Jim and Karen have also added their own touches and traditions. The medieval tower, with its Romeo and Juliet balcony, was another renovation by Haupert Construction. The Gleasons requested that the bottom part of the tower be weatherproofed for holding gardening tools and supplies. The upper room, however, with access via an outside staircase, was completely redone. It is now a pleasant seating area that features an old winepress-turned-table under the steeply pitched, pointed roof.

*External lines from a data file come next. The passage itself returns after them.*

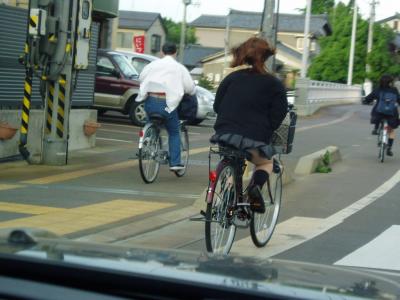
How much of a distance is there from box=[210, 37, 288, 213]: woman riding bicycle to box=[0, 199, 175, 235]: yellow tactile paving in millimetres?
1821

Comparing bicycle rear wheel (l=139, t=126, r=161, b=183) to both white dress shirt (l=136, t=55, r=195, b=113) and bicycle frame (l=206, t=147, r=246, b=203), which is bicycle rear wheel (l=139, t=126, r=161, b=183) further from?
bicycle frame (l=206, t=147, r=246, b=203)

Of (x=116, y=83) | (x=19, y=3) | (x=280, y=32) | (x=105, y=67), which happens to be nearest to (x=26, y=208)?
(x=19, y=3)

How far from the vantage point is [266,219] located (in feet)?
26.5

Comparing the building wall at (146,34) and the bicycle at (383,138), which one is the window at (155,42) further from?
the bicycle at (383,138)

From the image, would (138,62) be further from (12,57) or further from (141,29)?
(141,29)

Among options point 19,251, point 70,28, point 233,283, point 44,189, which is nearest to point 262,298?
point 233,283

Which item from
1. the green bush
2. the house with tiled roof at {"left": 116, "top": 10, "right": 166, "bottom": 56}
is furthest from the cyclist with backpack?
the house with tiled roof at {"left": 116, "top": 10, "right": 166, "bottom": 56}

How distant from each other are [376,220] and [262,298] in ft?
24.3

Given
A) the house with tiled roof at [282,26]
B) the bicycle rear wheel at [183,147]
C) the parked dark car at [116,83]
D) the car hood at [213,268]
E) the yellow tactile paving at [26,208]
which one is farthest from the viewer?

“We now call this our Guard Tower,” Jim explains. “Our nephew was a member of the Irish Guard at Notre Dame and every year since, we have invited the current group of guardsmen and their parents to Normandy Clos.” Photos along the rounded wall portray the Irish Guard through the years and, in fact, the blue plaid valance over the balcony window is an actual sash from a guard uniform. 

It is quite an endeavor to keep up with a history as rich as Normandy Clos. But it is worth every cent and drop of sweat.

“I’ve always felt that there is something magical about this place,” Jim says. “Clearly, Dr. Carter brought his artistic sense to bear on Normandy Clos, and we have tried in our 33 years here to remain true to his vision.”